ArcelorMittal, der weltweit zweitgrößte Stahlhersteller, hat am Donnerstag ein besser als erwartetes Ergebnis für das dritte Quartal vorgelegt. Das Unternehmen profitierte dabei vor allem von einer starken Entwicklung in Europa und zeigte sich zuversichtlich für das Jahr 2026.

Der in Luxemburg ansässige Konzern erzielte im Berichtszeitraum einen operativen Gewinn (EBITDA) von 1,51 Milliarden US-Dollar - das entspricht einem Plus von 3% gegenüber den von Analysten im Unternehmens-Konsens erwarteten 1,46 Milliarden US-Dollar.

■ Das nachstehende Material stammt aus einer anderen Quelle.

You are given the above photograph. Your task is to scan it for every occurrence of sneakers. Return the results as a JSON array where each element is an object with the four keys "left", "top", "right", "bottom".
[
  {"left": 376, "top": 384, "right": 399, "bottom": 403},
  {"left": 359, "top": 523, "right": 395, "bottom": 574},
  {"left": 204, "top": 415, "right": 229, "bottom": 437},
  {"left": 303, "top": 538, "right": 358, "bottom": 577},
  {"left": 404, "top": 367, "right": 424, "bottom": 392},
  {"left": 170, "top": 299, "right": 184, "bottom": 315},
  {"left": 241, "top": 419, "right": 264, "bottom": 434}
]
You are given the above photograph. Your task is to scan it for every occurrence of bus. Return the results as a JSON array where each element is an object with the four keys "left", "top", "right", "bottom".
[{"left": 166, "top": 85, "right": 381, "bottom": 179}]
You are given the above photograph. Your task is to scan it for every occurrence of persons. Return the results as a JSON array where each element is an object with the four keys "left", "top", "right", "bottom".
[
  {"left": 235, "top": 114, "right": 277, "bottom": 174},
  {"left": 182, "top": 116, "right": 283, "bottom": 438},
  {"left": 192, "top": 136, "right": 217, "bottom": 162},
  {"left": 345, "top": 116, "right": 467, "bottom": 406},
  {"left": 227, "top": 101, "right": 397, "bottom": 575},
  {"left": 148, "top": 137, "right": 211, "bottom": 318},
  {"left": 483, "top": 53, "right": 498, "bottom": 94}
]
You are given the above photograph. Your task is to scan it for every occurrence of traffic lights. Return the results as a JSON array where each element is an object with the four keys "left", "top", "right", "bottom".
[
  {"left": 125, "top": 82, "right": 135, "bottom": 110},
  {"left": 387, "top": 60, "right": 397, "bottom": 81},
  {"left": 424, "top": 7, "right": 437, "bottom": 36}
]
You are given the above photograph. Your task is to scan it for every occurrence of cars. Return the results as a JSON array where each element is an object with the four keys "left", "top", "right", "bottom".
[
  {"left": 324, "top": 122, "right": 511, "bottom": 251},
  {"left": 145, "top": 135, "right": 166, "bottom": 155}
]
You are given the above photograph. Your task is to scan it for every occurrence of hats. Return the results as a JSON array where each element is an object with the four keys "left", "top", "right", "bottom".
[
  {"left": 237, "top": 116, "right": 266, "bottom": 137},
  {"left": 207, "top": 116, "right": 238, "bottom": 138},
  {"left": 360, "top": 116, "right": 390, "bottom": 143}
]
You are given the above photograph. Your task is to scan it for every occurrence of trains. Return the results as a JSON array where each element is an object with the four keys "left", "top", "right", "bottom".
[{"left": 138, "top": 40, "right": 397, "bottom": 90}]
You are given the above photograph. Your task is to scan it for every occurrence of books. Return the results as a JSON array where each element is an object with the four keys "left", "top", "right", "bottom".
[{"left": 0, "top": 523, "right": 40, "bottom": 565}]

Die Aktien des Unternehmens legten gegen 09:30 Uhr GMT um rund 5% zu. Damit beträgt das Kursplus seit Jahresbeginn bereits 53%.

Analysten von JPMorgan erklärten in einer Mitteilung, dass das starke Abschneiden insbesondere auf die bessere Entwicklung in Europa zurückzuführen sei.

ArcelorMittals Ergebnis in der Region stieg im Vergleich zum Vorjahreszeitraum um 27%.

Die JPM-Analysten hoben zudem hervor, dass das Unternehmen im Gegensatz zu anderen Stahlherstellern, die zuletzt berichtet haben, keine Gründe für eine Herabstufung der Prognosen im vierten Quartal liefere.

Outokumpu, SSAB und Acerinox hingegen warnten alle vor Unsicherheiten für das vierte Quartal.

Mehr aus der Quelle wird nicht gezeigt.